Though, apparently CSE1 is able to optimize some of these (& 0, | -1, ^ -1),
but not the others.
So another option is to handle & -1, | 0 and ^ 0 in CSE.

[Bug rtl-optimization/70467] Useless "and [esp],-1" emitted on AND with uint64_t variable

2016-03-31 Thread b7.10110111 at gmail dot com
https://gcc.gnu.org/bugzilla/show_bug.cgi?id=70467

--- Comment #4 from Ruslan  ---
(In reply to Jakub Jelinek from comment #3)
> ...
> nothing there is able to optimize & -1 (and similarly | or ^ 0, or & 0, or |
> -1).

Just a note: the same happens for arithmetic operations, not just bitwise. E.g.
if you change `v&=~(1ull<<63)` in the OP to `v+=1ull<<32`, GCC generates `add
dword [esp],0` followed by `adc dword [esp+4],1`.

[Bug rtl-optimization/70467] Useless "and [esp],-1" emitted on AND with uint64_t variable

2016-03-31 Thread jakub at gcc dot gnu.org
https://gcc.gnu.org/bugzilla/show_bug.cgi?id=70467

Jakub Jelinek  changed:

   What|Removed |Added

 Status|RESOLVED|REOPENED
 CC||jakub at gcc dot gnu.org
 Resolution|FIXED   |---

--- Comment #3 from Jakub Jelinek  ---
It is not fixed, try
-m32 -O2 -mno-sse.
I believe the issue is that we expand_binop DImode
op0 == target
(mem/c:DI (plus:SI (reg/f:SI 82 virtual-stack-vars)
(const_int -16 [0xfff0])) [0 MEM[(char *
{ref-all})]+0 S8 A128])
and op1
(const_int 9223372036854775807 [0x7fff])
which then expands this per subwords as two SImode expand_binops, but nothing
there is able to optimize & -1 (and similarly | or ^ 0, or & 0, or | -1).
And, combiner doesn't do anything, because it is a single insn that operates on
memory, so there is nothing to combine together.
So, IMHO expand_binop just should handle the easy cases.  I'll prepare a patch.

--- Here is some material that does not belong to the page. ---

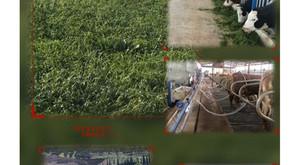%100 Doğal Kendi Yemini Üreten Tarımsal Faaliyet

[Bug rtl-optimization/70467] Useless "and [esp],-1" emitted on AND with uint64_t variable

2016-03-31 Thread rguenth at gcc dot gnu.org
https://gcc.gnu.org/bugzilla/show_bug.cgi?id=70467

Richard Biener  changed:

   What|Removed |Added

 Status|NEW |RESOLVED
  Known to work||6.0
 Resolution|--- |FIXED

--- Comment #2 from Richard Biener  ---
Fixed in GCC 6 btw:

doStuff:
.LFB15:
.cfi_startproc
subl$28, %esp
.cfi_def_cfa_offset 32
calltest
fstpt   (%esp)
andl$2147483647, 4(%esp)
fldt(%esp)
addl$28, %esp
.cfi_def_cfa_offset 4
ret

[Bug rtl-optimization/70467] Useless "and [esp],-1" emitted on AND with uint64_t variable

2016-03-31 Thread rguenth at gcc dot gnu.org
https://gcc.gnu.org/bugzilla/show_bug.cgi?id=70467

Richard Biener  changed:

   What|Removed |Added

   Keywords||missed-optimization
 Target||i?86-*-*
 Status|UNCONFIRMED |NEW
   Last reconfirmed||2016-03-31
 Ever confirmed|0   |1

--- Comment #1 from Richard Biener  ---
can't reproduce with sth simpler.  But confirmed, with plain -O2 -m32. 
Probably
to do with splitting wide types (or not doing that in this case).